What to work on:
1. Repeat word for word the stretch of the World Youth Day article from "During the 1983-1984" through "their Catholic faith.".
2. Go on with the World Youth Day article, picking up right after its last sentence.

[[ Document passage, beginning ]]

By Patti Murphy Dohn
The logo for the 2016 WYD in Kraków was designed by Monika Rybczyńska:
Read about the symbolism in her design here.
“You are the future of the world, you are the hope of the Church, you are my hope.”
—The greeting of Pope John Paul II to youth during his papal inauguration Mass on October 22, 1978
In less than two weeks, hundreds of thousands of young people and youth ministers from all over the world will descend upon Kraków, Poland for World Youth Day 2016.
The Archdiocese of Baltimore will be represented among the huge crowds. A delegation of 40 young adults, led by Father Matt Buening, Catholic chaplain at Towson University, as well as seminarians Matt Himes and Tyler Kline, will be in attendance. Local teen groups from Mount de Sales Academy and St. Mary’s Church, Annapolis are traveling to Poland as well.
The Catholic Review will have up-to-date coverage each day from Maureen Cromer, who will blog about her experiences in “Pilgrims in Krakow.”
The homeland of Pope Saint John Paul II is the perfect location for a celebration for World Youth Day (WYD) during this Jubilee Year of Mercy. This year’s theme, which was one of three Beatitude-inspired WYD themes announced by Pope Francis in 2013, is “Blessed are the merciful, for they will receive mercy.” (Mt 5:7)
During the 1983-1984 Holy Year of the Redemption (which marked 1950 years after Jesus’s crucifixion, death, and resurrection), as well as the 1985 United Nation’s International Youth Year, Pope John Paul II invited young people to come to Rome to pray with him each year on Palm (Passion) Sunday. Though organizers initially expected about 60,000 to attend, crowds ranged from 250,000 in 1984 to 300,000 in 1985. These youth from many nations, who gathered with the Holy Father at the Vatican, affirmed their desire to be actively connected to Christ and their Catholic faith.
The next year, in December of 1985, Pope John Paul II announced the institution of local events, which he called “World Youth Days,” to be held on the diocesan level every Palm Sunday, commencing in 1986. The Holy Father would also attend international gatherings for WYD, to be held every two or three years in different countries which he would select.
Pope John Paul II reflected on these early youth events in his book Crossing the Threshold of Hope (1994):
“No one invented the World Youth Days. It was the young people themselves who created them. Those days, those encounters, then became something desired by young people throughout the world. Most of the time these Days were something of a surprise for priests, and even bishops, in that they surpassed all their expectations.”
The first international World Youth Day was held in Buenos Aires, Argentina in 1987. Pope John Paul II also presided over seven more before his death in 2005. They were held in the following locations:
▪ Santiago de Compostela, Spain, 1989;
▪ Częstochowa, Poland, 1991;
▪ Denver, Colorado, 1993;
▪ Manila, Philippines, 1995;
▪ Paris, France, 1997;
▪ Rome, 2000 for the Jubilee Year;
▪ Toronto, Canada, 2002;
Above: Then-Archbishop of Baltimore William H. Keeler took this photo in the helicopter with Pope John Paul II, who was praying his rosary when he sees the enormous crowd gathered in Cherry Creek State Park for the WYD-Denver closing Mass on Aug. 15, 1993.

[[ Document passage, end ]]
[[ Source information, beginning ]]

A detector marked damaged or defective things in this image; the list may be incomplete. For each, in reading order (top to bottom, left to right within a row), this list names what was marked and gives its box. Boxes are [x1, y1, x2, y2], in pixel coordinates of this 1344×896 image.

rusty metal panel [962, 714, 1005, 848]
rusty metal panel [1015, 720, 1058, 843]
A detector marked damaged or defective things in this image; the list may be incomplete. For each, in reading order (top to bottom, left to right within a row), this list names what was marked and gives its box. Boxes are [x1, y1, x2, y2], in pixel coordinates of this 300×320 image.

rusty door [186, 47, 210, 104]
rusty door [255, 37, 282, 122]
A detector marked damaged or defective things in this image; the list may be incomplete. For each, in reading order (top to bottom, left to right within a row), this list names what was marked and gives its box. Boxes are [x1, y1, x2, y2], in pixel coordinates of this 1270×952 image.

[[ Source information, end ]]
[[ Source information, beginning ]]

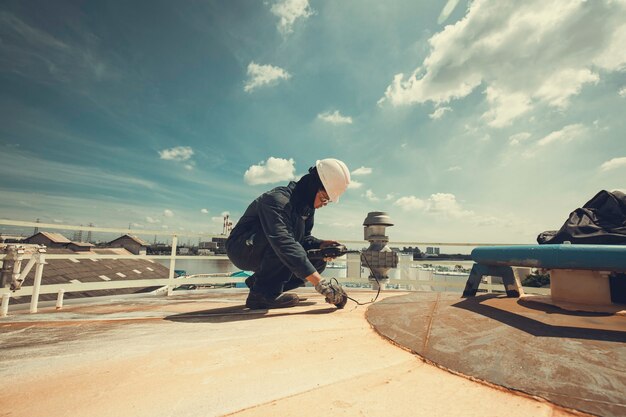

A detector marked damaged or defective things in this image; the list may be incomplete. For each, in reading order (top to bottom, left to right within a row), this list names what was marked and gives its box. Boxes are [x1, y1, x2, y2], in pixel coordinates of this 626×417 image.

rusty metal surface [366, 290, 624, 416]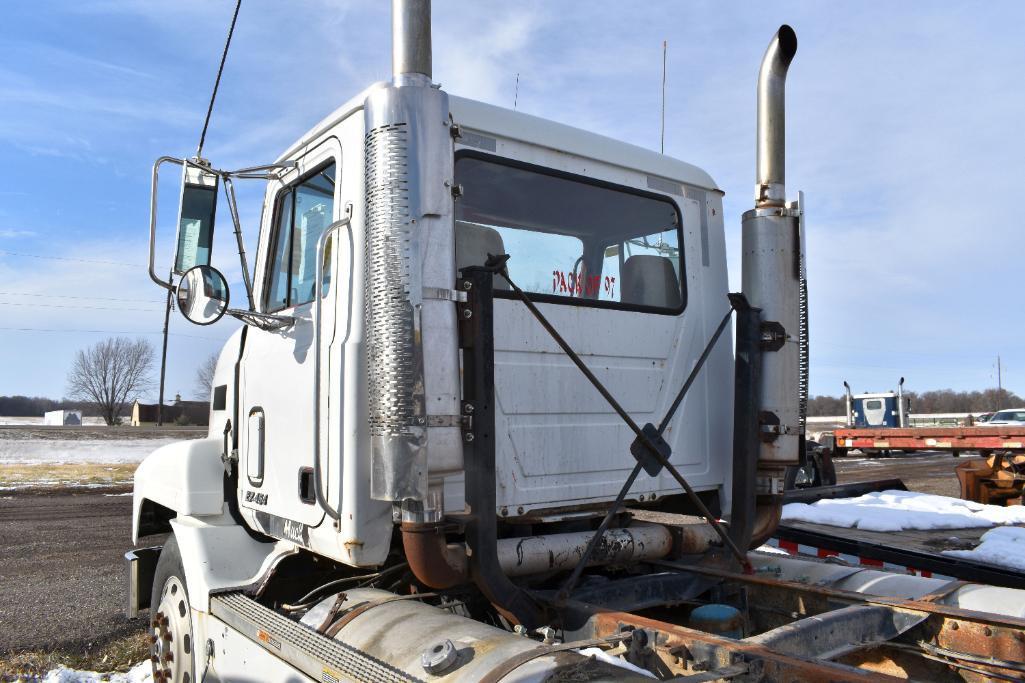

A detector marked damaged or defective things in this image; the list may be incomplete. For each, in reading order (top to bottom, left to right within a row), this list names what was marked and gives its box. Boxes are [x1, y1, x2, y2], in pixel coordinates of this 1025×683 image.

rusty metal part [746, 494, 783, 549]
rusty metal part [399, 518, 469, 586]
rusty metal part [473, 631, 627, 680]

[[ Source information, end ]]

Answer list:
1.
During the 1983-1984 Holy Year of the Redemption (which marked 1950 years after Jesus’s crucifixion, death, and resurrection), as well as the 1985 United Nation’s International Youth Year, Pope John Paul II invited young people to come to Rome to pray with him each year on Palm (Passion) Sunday. Though organizers initially expected about 60,000 to attend, crowds ranged from 250,000 in 1984 to 300,000 in 1985. These youth from many nations, who gathered with the Holy Father at the Vatican, affirmed their desire to be actively connected to Christ and their Catholic faith.

2.
He later told the youth there:
“Place your intelligence, your talents, your enthusiasm, your compassion and your fortitude at the service of life.”
(Photo by Archbishop W. H. Keeler)
To the 800,000 youth gathered at the closing vigil in Toronto in 2002, which would be the last international WYD for Pope John Paul II:
“When, back in 1985, I wanted to start the World Youth Days… I imagined a powerful moment in which the young people of the world could meet Christ, who is eternally young, and could learn from him how to be bearers of the Gospel to other young people. This evening, together with you, I praise God and give thanks to him for the gift bestowed on the Church through the World Youth Days. Millions of young people have taken part, and as a result have become better and more committed Christian witnesses.”
—Pope John Paul II, July 28, 2002, Toronto
Pope Benedict and Pope Francis continue the legacy of WYD:
Four months after the death of Pope John Paul II in April 2, 2005, Pope Benedict XVI presided over World Youth Day in Cologne, Germany (August, 2005), followed by Sydney, Australia (2008), and Madrid, Spain (2011).
Pope Benedict greets the crowds after arriving at WYD in Madrid (AP photo).
Pope Francis, who was elected in March of 2013 after the resignation of Pope Benedict, traveled to Rio de Janeiro just four months later for WYD (July, 2013). At the closing Mass at Copacabana beach, he joyfully announced that he would meet again with youth from all over the world for WYD 2016 in Kraków, Poland, the homeland of now-Saint John Paul II.
Three million people gathered on Copacabana Beach in Rio de Janeiro for the closing Mass of WYD 2013 with Pope Francis.
(Photo: AP/ Felipe Dana)
WYD 2016 in Kraków:
According to Rome Reports, registrations for this upcoming WYD have been received from thousands of youth representing 107 countries, along with more than 10,000 priests, over 800 bishops and almost 50 cardinals. Poland, Italy, France, Spain, and the United States are the five countries with the most registrations.
As Pope Francis prepares to join our young people in Kraków, organizers are expecting as many as 2 million to attend the overnight vigil and closing Mass on July 31.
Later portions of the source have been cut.